Evet, dünyaya ait harika neticeler, bazı evrad-ı mühimme gibi, Risale-i Nur’a çokça terettüb ediyor. Fakat onlar istenilmez, belki veriliyor; illet olamaz, bir faide olabilir.
Eğer istemekle olsa, illet olur, ihlâsı kırar; o ibadeti kısmen iptal eder. Çabuk bu hâdiseyi teskin ediniz, yoksa münafıklar istifade edecekler; belki onların parmağı var.
Evet, Risale-i Nur’un o kadar dehşetli muannidlere karşı galibâne mukavemeti, sırr-ı ihlâstan ve hiçbir şeye alet edilmemesinden ve doğrudan doğruya saadet-i ebediyeye bakmasından ve hizmet-i imaniyeden başka bir maksat takip etmemesinden ve bazı ehl-i tarikatin ehemmiyet verdikleri keşif ve kerâmât-ı şahsiyeye ehemmiyet vermemekten ve velâyet-i kübra sahipleri olan Sahabîler gibi veraset-i nübüvvet sırrıyla yalnız iman nurlarını neşretmek ve ehl-i imanın imanlarını kurtarmaktır.
Evet, Risale-i Nur’un bu dehşetli zamandaki kazandırdığı iki netice-i muhakkakası her şeyin fevkindedir; başka şeylere ve makamlara ihtiyaç bırakmıyor.

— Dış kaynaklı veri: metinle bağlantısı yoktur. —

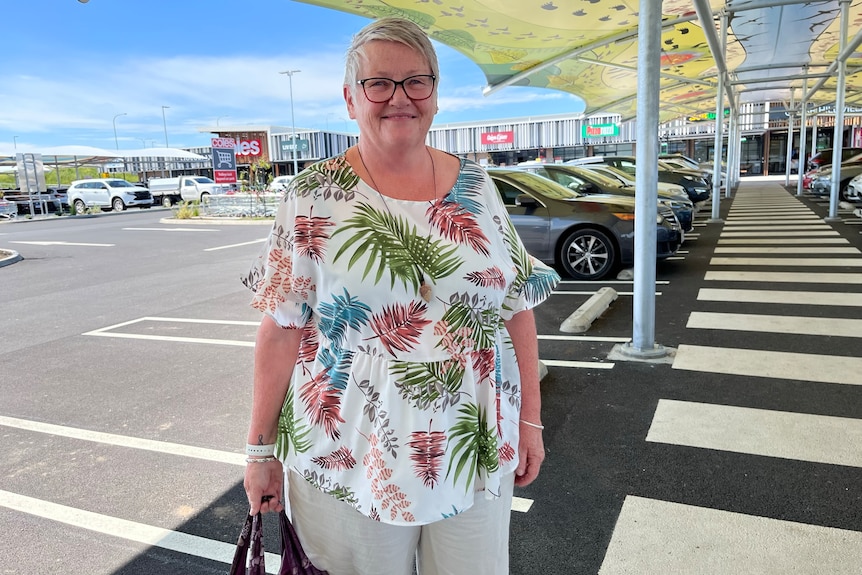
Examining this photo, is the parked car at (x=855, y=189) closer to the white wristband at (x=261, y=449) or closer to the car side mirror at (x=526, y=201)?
the car side mirror at (x=526, y=201)

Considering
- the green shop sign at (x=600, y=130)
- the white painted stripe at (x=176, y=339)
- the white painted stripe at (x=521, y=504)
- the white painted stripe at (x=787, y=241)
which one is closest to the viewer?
the white painted stripe at (x=521, y=504)

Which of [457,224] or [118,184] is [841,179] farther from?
[118,184]

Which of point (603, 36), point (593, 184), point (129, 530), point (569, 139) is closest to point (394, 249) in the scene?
point (129, 530)

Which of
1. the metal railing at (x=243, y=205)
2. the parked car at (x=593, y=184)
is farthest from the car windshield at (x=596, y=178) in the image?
the metal railing at (x=243, y=205)

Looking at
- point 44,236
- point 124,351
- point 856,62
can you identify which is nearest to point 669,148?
point 856,62

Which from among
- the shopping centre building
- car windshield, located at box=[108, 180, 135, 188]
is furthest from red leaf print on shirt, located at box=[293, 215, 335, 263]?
car windshield, located at box=[108, 180, 135, 188]

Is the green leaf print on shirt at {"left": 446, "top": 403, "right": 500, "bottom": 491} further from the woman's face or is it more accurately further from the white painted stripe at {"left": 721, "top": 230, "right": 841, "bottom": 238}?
the white painted stripe at {"left": 721, "top": 230, "right": 841, "bottom": 238}

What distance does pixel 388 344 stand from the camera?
5.06 ft

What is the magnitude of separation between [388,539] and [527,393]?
557 mm

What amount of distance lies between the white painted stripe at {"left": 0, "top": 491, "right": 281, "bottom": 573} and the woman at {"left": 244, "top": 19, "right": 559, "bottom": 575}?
1387 mm

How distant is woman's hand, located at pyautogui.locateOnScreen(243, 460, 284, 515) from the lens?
1.74m

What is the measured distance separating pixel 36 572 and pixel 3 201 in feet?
112

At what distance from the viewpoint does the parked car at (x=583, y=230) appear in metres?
8.79

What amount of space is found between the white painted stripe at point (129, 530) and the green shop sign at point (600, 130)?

• Birinci neticesi: Sadâkat ve kanaatle Risale-i Nur dairesine giren, imanla kabre gireceğine gayet kuvvetli senetler var.
• İkinci neticesi: Risale-i Nur dairesinde, ihtiyarımız olmadan, haberimiz yokken takarrur ve tahakkuk eden şirket-i maneviye-i uhreviye cihetiyle herbir hakikî sadık şakirdi, binler diller ile, kalpler ile dua etmek, istiğfar etmek, ibadet etmek ve bazı melâike gibi kırk bin lisan ile tesbih etmektir. Ve Ramazan-ı Şerifteki hakikat-i Leyle-i Kadir gibi kudsî ve ulvî hakikatleri yüz bin el ile aramaktır.
İşte bu gibi netice içindir ki Risale-i Nur Şakirdleri, hizmet-i Nuriyeyi velâyet makamına tercih eder, keşif ve kerâmâtı aramaz ve ahiret meyvelerini dünyada koparmaya çalışmaz ve vazife-i İlâhiye olan muvaffakıyet ve halka kabul ettirmek ve revaç vermek ve galebe ettirmek ve müstehak oldukları şan ü şeref ve ezvak ve inayetlere mazhar etmek gibi kendi vazifelerinin haricinde bulunan şeylere karışmaz ve harekâtını onlara bina etmezler. Hâlisen, muhlisen çalışırlar, “Vazifemiz hizmettir; o yeter” derler.
Kastamonu Lahikası, mektup no: 160, s. 272
LÛGATÇE:
evrâd-ı mühimme: önemli virdler, zikirler.
ezvak: zevkler.
ibadet-i tefekküriye: tefekkür ibadeti.
muannid: inatçı, ayak direyen.
münâfî: zıt, aykırı.
sırr-ı ubudiyet: kulluğun sırrı.
şirket-i maneviye-i uhreviye: ahirete ait hizmetlerle ilgili manevî şirket, manevî ortaklık.
terettüb: bir işin birinin üzerine düşmesi.
velâyet-i kübra: en büyük velilik, Cenab-ı Hakk’ın insana yakın olmasına bakan ve peygamber vârisi olmaktan gelen, gayet kısa ve yüksek, tarikat berzahına uğramadan zâhirden hakikate geçen velilik mesleği.
veraset-i Nübüvvet: Peygamber vârisliği, Peygamberimizin vârisi durumunda olan, büyük âlim ve velîlerin yolu.